Le pouvoir algérien réprime le Hirak sans états d’âme
2 juin 2021 02:48 0 messages
Depuis la nomination de Farid Zineddine Bencheik, le 15 mars 2021, comme directeur de la police, l’options de combattre le Hirak frontalement a pris corps.
De larges prérogatives lui ont été octroyées au nouveau patron de la police au détriment même du ministère de l’intérieur. Marginalisant les renseignements généraux de son département, il préfère collaborer directement avec la DGSI dirigée par le général Abdelghani Rachedi et le ministère de la justice piloté par l’intransigeant Belkacem Zoghmati. La nouvelle coordination mise en place est présentée au Haut conseil de sécurité (HCS), du 06 Avril 2021, réunissant le président Tebboune, l’Etat Major de l’armée et l’ensemble des services de sécurité comme une structure idoine pour faire face au second avant les élections du 12 juin prochain. Depuis, elle fait office de machine répressive qui viendrait mettre fin aux contestations, selon les laudateurs du projet.
Diplômé des universités françaises en criminologies, ayant déjà travaillé au sein de ses établissements pénitenciers, Le nouveau DGSN est formaté dans le moule du modèle français du maintien de l’ordre. Il a assisté à la naissance du Hirak en tant qu’inspecteur régional de la police pour le centre du pays. Là où le Hirak a pris le plus d’ampleur. Ne voyant aucune solution politique à l’horizon, le choix de l’usage de la force devient pour lui le seul moyen pour venir à bout d’une contestation pacifique qui a mis le système dans tous ses états.
Dès sa prise du poste du DGSN, il procède, le 22 mars 2021, à des nominations au sein des structures périphériques notamment à la PAF, à la communication, et à la coopération internationale. Il revoit les plans de carrières des cadres en réévaluant les promotions des cadres les plus zélés au sein des troupes opérationnelles. Il réclame plus de liberté d’agir au haut commandement militaire qui s’accorde de mettre les autres corps constitués (gendarmerie et la troupe) en dehors de contact avec la population. Les changements de stratégies dans le maintien de l’ordre, avec usage des techniques de provocations violentes des manifestants, sont apparues dès le vendredi 09 Avril.

- DONNÉES -
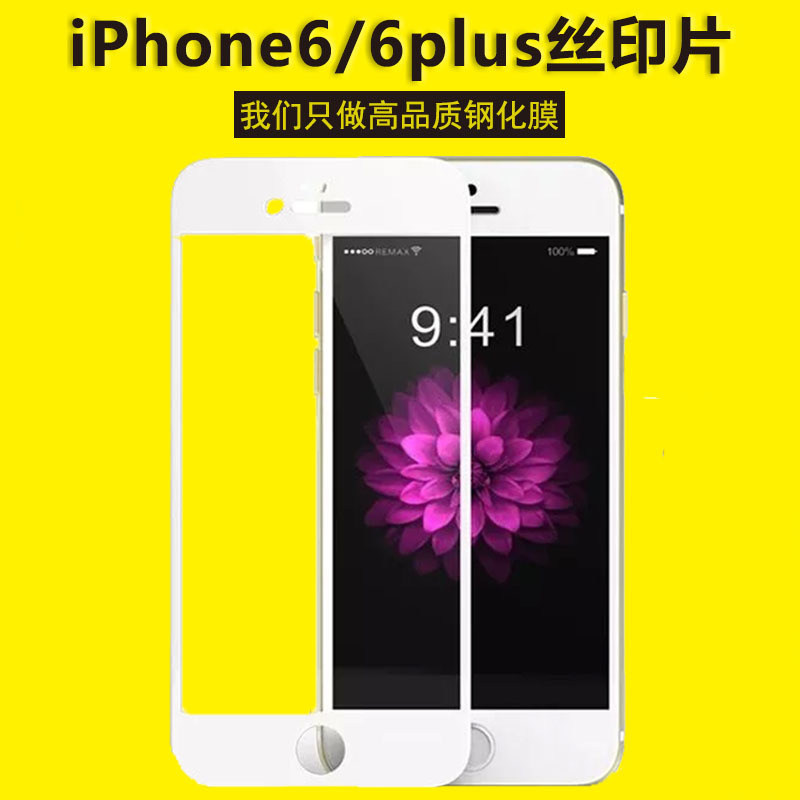 絲印iphone6保護膜 手機鋼化玻璃膜 蘋果6鋼化膜防爆膜 手機貼膜批發・進口・工廠・代買・代購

- CONSIGNE -
Poursuivez, s'il vous plaît, le texte sur la répression du Hirak après sa dernière phrase. Les lignes n'ont aucun lien avec le texte sur la répression du Hirak.

- RÉPONSE -
La combinaison d’énormes moyens humains et matériels pour la police, la justice et le renseignement est un choix délibéré pour une répression Hard Power. Les arrestations massives des manifestants, leurs fichages et interrogatoires suivis d’engagement signé par tout contestataire de ne plus participer au Hirak sont illégales et anti constitutionnelle. Ceux ou celles qui refusent d’obtempérer seront présentés au procureur de la république criminalisant ainsi toute expression pacifique. Les intimidations, comme les arrestations, les blocages des routes donnant accès aux grandes villes ont montré leurs limites. Les hirakistes ont su détourner même les itinéraires des manifestations perturbant tout le dispositif du maintien de l’ordre mis en place préalablement.
La communication au service de la répression :
Le pouvoir réel mène une campagne acharnée de dénigrement médiatique du second hirak en le présentant comme entité dirigée par les forces étrangères hostiles au pays sans jamais nommer aucune. En revanche, le premier hirak est désigné de « béni » par la doxa officielle dont « toutes les revendications ont été exaucées par l’amendement de la nouvelle constitution » dixit le président Tebboune. Or, celle-ci a été boycotté par une majorité écrasante des algériens dont le taux de participation n’a pas dépassé les 15%. Si le premier hirak est adoubé de soigneux qualificatifs, tel que « authentique et réel » le second est accusé, « d’étranger », « d’islamiste », « de séparatiste ».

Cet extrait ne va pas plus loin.